誰かの幸せを壊してまで、自分の想いを突き抜けるなんてバカなこと、もうしてはいけないのだ。たとえ秘密の恋だって、秘密なんかいつかはバレる。日の元にさらされるに決まっていたのに、なんで気がつかなかったんだろう。
秘密がバレた代償は大きかった。
あたしの夫と相手の妻への慰謝料、離婚、娘の養育費、親との勘当、すべての親戚との縁切り、借金返済、計算しきれない利子の額。

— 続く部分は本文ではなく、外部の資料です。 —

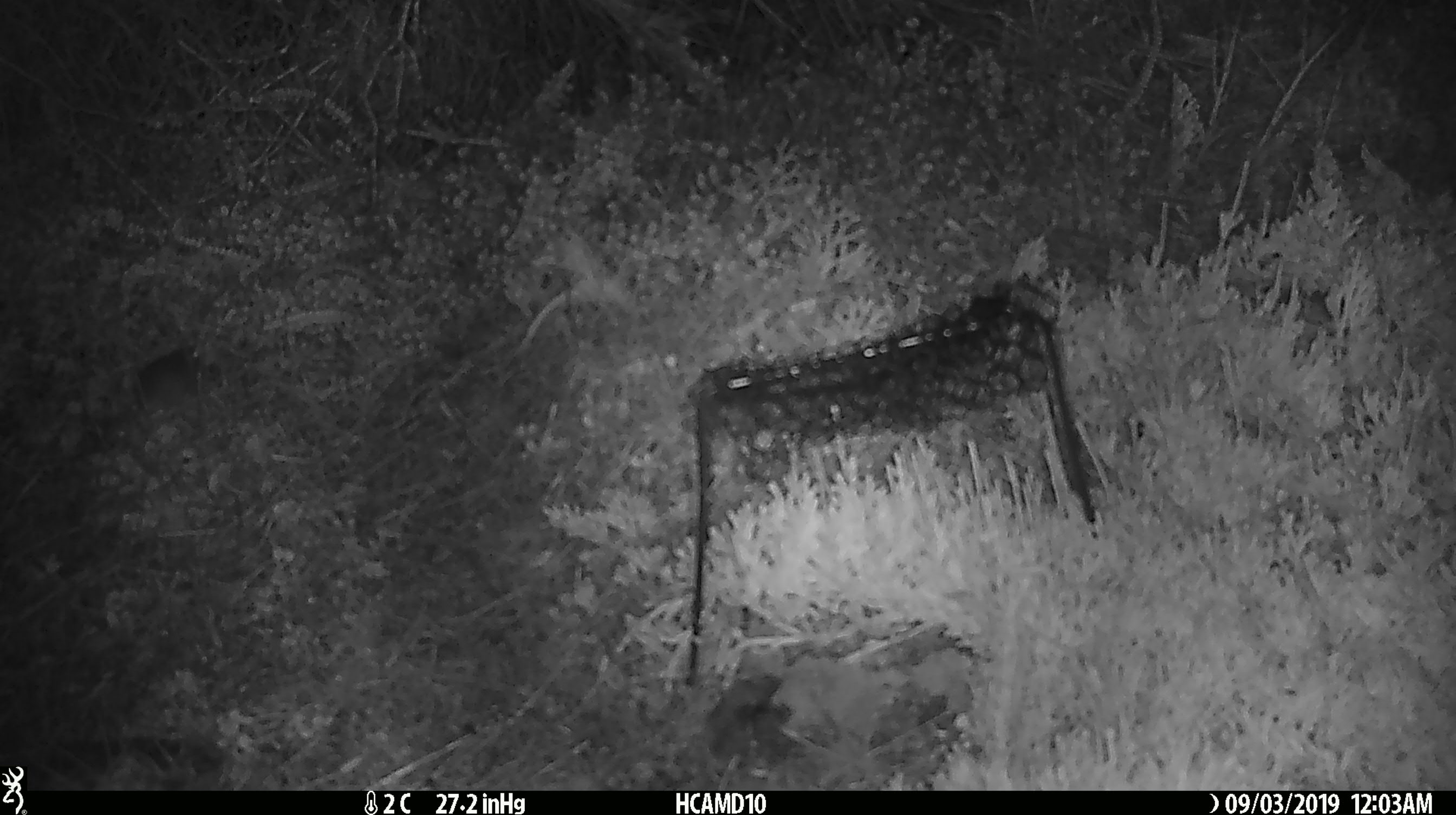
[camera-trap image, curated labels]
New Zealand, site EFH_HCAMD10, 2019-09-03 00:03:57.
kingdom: Animalia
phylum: Chordata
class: Mammalia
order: Rodentia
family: Muridae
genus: Mus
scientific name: Mus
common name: mouse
Mouse (Mus).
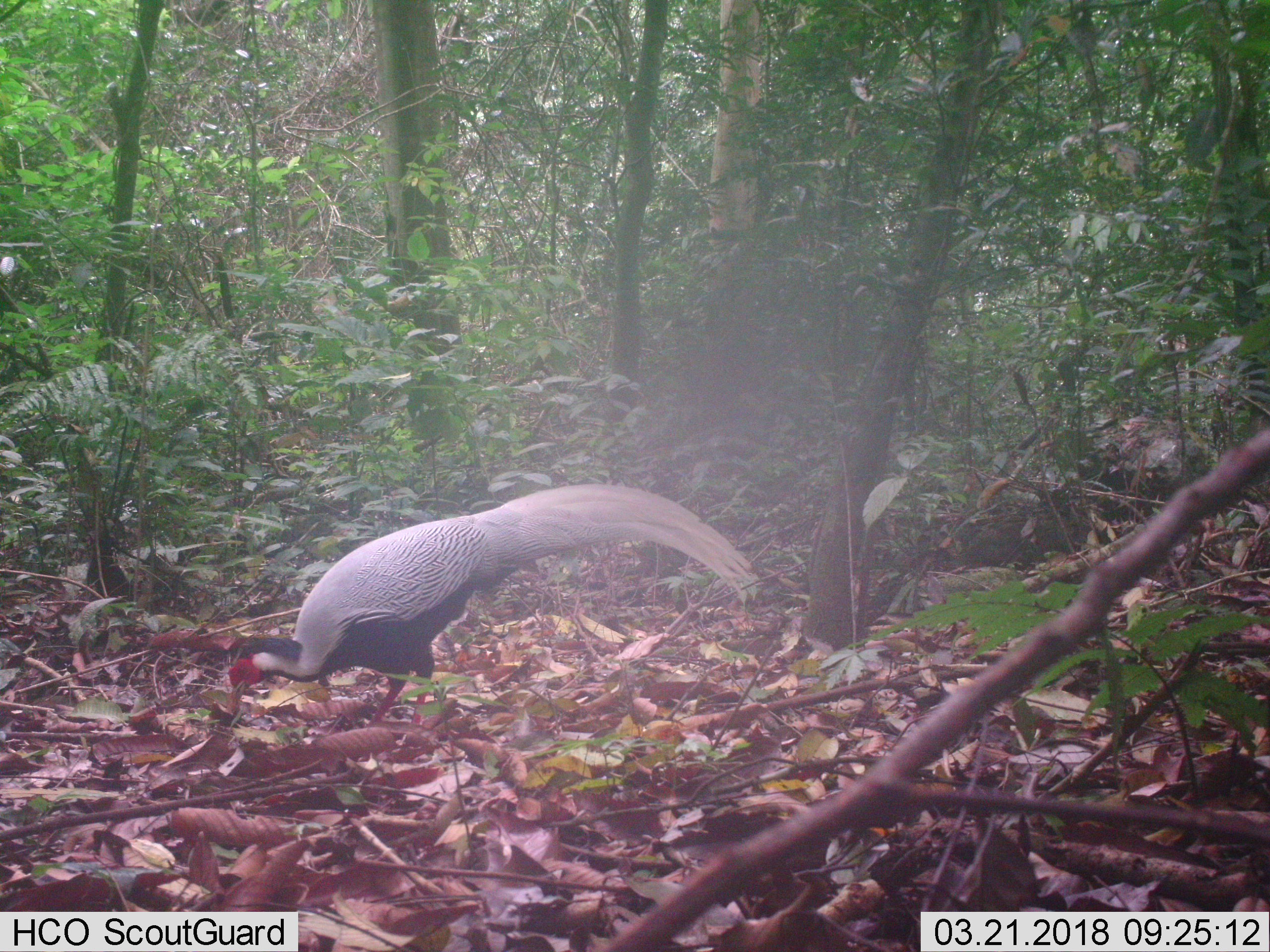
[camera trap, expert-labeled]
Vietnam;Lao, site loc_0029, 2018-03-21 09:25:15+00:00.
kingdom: Animalia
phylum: Chordata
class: Aves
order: Galliformes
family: Phasianidae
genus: Lophura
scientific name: Lophura nycthemera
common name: silver pheasant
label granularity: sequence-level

いくらあたしが脳内お花畑女子だとしても、さすがにこんな状況になっては、自分がバカだと自覚しないではいられない。
お風呂に落ちるか、漁船に乗るか。
どうしたものか。
だから今となっては、もう恋はできない。
惚れっぽくて、恋だけがあたしの人生のすべてだったのに。
誰かに恋している間だけは、あたしはあたしになれたのに。
もう恋なんてできない。
だって、恋してる間、あたしは浮かれているだけでいいんだもの。
明日の心配や、今夜の寝る場所の心配や、苦しいことなんかなんにも考えなくていいんだもの。ただ、男のぬくもりに甘えてさえいればいいんだもの。
「おーい、休憩終わるよー」
工場長の声に、あたしはノートパソコンを閉じて、ロッカーに戻した。
「はーい」
午後の、単純な繰り返しの作業が始まるのだ。